My husband is very close to his mum and two older sisters. Their dad left when he was a teenager and doesn’t keep in touch, so the three of them are very close.

When I first met my husband four years ago I got the impression right away his mum and sisters didn’t approve of me. They’re very cliquey and never make much of an effort with me. I’ve tried so hard to be nice to them and become part of the family, but this is never returned.

Recently I found some texts on my husband’s phone from his mum bad-mouthing me for missing a family party. It was my best friend’s baby shower and I was organising it, and I only heard about the family party after I’d sent the invites out. His mum was so mean about me in these texts and I’d finally had enough.

I shouted at my husband that his mum and sisters hate me and that I didn’t know what their problem was. I want my husband to stick up for me and tell them to start treating me better, but he won’t. I feel like he’s putting them before me and I’m sick of it. What should I do?

Coleen says

Well firstly, mums and sisters can be a bit cliquey. I’m sure this is upsetting but you need to stay calm. Don’t get your husband to pick sides, because then things could soon turn into an all-out war. As long as you know you make the effort by being nice to them, and that you and your husband are fine, I would really stop worrying about what they think of you and stop trying to make them like you more.

It sounds like you’re being nice and polite, so this is their problem now.

She’s probably one of those mums who don’t think anybody is good enough for her boy, and the sisters may have picked up on that over the years and joined forces with her.

But that’s their issue. Just be nice and get on with your life.

Don’t try to drag your husband into things because it’s very hard to turn a man against his mum and sister.

However, the least he can do is have a word with his mum about those texts. If he has anything about him he’d say, “Look mum, you don’t have to love her, but keep any nasty thoughts to yourself.”

After that, you and your husband should get on with being happy and rise above his mum and sisters.

* _TASK REQUIREMENTS_
Reproduce verbatim the passage of the advice column between "However, the least" and "mum and sisters.", inclusive.

* _INFORMATION PROVIDED_
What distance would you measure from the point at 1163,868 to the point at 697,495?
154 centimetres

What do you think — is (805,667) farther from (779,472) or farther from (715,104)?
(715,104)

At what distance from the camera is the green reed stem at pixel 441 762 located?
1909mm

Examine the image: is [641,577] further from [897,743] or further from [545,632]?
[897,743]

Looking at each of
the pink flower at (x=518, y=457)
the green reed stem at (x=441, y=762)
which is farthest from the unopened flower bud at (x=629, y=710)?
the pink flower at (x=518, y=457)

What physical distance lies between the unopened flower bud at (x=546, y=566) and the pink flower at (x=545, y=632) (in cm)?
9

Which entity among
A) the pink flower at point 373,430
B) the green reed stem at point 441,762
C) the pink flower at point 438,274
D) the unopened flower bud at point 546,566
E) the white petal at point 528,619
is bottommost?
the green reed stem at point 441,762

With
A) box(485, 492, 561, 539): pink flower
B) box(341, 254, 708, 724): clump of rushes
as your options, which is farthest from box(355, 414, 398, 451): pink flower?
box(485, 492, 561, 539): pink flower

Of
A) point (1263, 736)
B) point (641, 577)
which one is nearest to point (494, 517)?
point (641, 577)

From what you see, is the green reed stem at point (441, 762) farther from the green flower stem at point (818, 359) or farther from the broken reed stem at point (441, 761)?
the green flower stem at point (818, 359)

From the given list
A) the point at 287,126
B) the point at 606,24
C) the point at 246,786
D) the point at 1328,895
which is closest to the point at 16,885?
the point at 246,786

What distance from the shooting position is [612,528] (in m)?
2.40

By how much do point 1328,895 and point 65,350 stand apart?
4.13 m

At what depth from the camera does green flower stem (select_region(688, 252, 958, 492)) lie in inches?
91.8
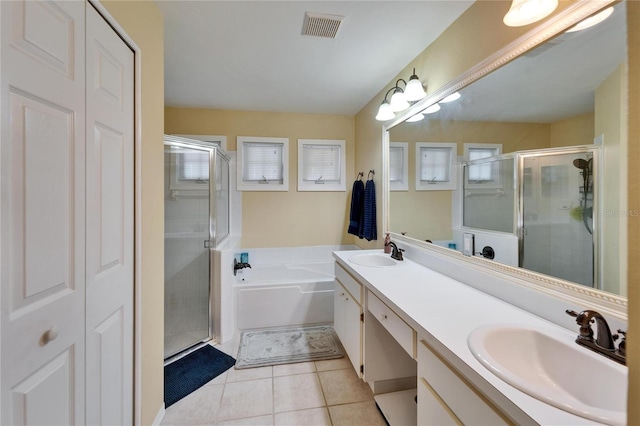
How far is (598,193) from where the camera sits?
91 centimetres

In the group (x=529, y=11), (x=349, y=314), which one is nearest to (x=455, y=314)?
(x=349, y=314)

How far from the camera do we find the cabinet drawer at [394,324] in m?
1.12

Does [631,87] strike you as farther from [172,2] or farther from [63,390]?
[172,2]

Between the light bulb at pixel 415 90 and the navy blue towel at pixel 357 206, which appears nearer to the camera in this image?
the light bulb at pixel 415 90

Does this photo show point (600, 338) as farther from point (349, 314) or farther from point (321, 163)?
point (321, 163)

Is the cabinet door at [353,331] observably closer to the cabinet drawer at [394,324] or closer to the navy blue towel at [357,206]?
the cabinet drawer at [394,324]

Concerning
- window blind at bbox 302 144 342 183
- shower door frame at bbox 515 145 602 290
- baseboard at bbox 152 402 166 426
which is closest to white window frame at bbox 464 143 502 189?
shower door frame at bbox 515 145 602 290

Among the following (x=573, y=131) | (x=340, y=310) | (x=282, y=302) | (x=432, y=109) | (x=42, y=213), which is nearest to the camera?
(x=42, y=213)

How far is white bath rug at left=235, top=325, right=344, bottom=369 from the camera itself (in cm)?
215

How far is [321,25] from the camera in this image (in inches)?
64.2

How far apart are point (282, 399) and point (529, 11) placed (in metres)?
2.44

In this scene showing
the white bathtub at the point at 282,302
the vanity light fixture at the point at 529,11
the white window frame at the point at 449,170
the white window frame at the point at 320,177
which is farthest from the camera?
the white window frame at the point at 320,177

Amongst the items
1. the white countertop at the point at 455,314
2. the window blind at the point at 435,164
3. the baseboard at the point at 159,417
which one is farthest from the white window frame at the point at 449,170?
the baseboard at the point at 159,417

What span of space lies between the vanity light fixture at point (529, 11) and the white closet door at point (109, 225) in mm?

* _RESULT BELOW_
However, the least he can do is have a word with his mum about those texts. If he has anything about him he’d say, “Look mum, you don’t have to love her, but keep any nasty thoughts to yourself.”

After that, you and your husband should get on with being happy and rise above his mum and sisters.